Are we seeing Weather as a Service (WaaS)? Perhaps it is viable more now than ever, as many businesses rely on weather data to maximize profits. Drug companies and pharmacies rely on weather forecasts to predict when to increase supplies of allergy medications. Agriculture companies use weather data to maximize crop yields. Better forecasting for adverse weather conditions could enable airport controllers, for example, to plan for disruption and enable flight path optimization to reduce fuel consumption.

So two announcements this week highlight the change towards a focus on smarter weather predictions and enhanced data analytics for making money from data on the weather.

IBM announced Wednesday that it has purchased the Weather Company. [It is essentially buying everything except the actual TV network.] IBM is taking the Weather Company’s digital assets, including the Weather Channel mobile app, weather.com, and critically for IBM all the company’s forecasting data and technology.
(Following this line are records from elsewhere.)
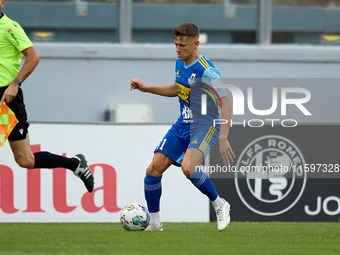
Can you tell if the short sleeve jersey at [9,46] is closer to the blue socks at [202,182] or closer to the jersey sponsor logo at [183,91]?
the jersey sponsor logo at [183,91]

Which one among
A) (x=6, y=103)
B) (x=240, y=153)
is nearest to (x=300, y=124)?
(x=240, y=153)

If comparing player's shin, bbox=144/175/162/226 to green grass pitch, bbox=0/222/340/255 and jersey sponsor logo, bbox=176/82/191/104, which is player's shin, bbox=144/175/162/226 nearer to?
green grass pitch, bbox=0/222/340/255

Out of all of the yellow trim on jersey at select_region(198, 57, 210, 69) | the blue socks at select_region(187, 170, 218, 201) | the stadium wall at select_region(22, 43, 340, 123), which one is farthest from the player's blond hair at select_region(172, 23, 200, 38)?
the stadium wall at select_region(22, 43, 340, 123)

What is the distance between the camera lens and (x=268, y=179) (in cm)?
677

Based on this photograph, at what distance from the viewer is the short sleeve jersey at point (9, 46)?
4871 mm

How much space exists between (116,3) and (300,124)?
4238 millimetres

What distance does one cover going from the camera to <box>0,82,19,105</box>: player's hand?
15.6 feet

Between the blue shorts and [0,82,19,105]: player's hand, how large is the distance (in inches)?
51.9

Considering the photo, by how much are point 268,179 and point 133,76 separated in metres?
3.34

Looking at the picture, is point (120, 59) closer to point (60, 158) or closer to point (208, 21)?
point (208, 21)

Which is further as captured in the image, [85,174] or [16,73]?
[85,174]

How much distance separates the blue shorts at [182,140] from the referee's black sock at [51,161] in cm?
83

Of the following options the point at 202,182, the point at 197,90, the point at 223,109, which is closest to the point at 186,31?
the point at 197,90

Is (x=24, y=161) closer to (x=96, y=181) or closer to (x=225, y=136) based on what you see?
(x=96, y=181)
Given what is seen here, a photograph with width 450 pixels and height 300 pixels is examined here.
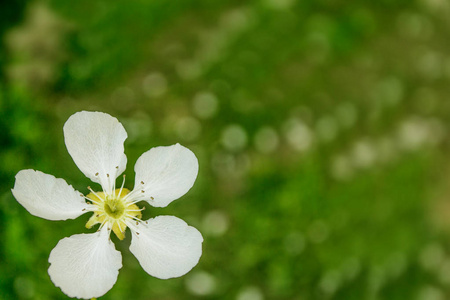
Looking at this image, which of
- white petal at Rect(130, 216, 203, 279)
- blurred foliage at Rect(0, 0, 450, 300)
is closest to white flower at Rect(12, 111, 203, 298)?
white petal at Rect(130, 216, 203, 279)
The Weather Company owns the largest commercial meteorological database in the world, along with massive facilities that collect radar, satellite, and other weather information.

And in the UK, having lost the lucrative BBC contract in August, the Met (UK Meteorological Office) announced this week its plans to raise £2bn by offering commercial supercomputing services over the web using a powerful Cray supercomputer.

According to the article announcing the purchase in ComputerWeekly, the Met forecasts that it estimates it will generate its extra revenue for the UK Treasury between 2016 and 2020. “Almost half of the revenue (£933m) will come from companies working to predict the scale and timing of climate change. Another quarter (£526m) will be raised through providing services to the renewable energy sector, which includes wind, solar and hydroelectric power, as well as nuclear power generation. The Met Office estimates that potential customers in the aviation industry, including foreign air forces, could buy up to £295m of services.”

Are IBM and the Met on to something here? So much of climate change is about adaption and response to conditions that are somewhat unpredictable. In terms of big data and smarter analytics, can weather prediction become even more useful as a pattern predictor that can teach us how to apply analytics in other industries?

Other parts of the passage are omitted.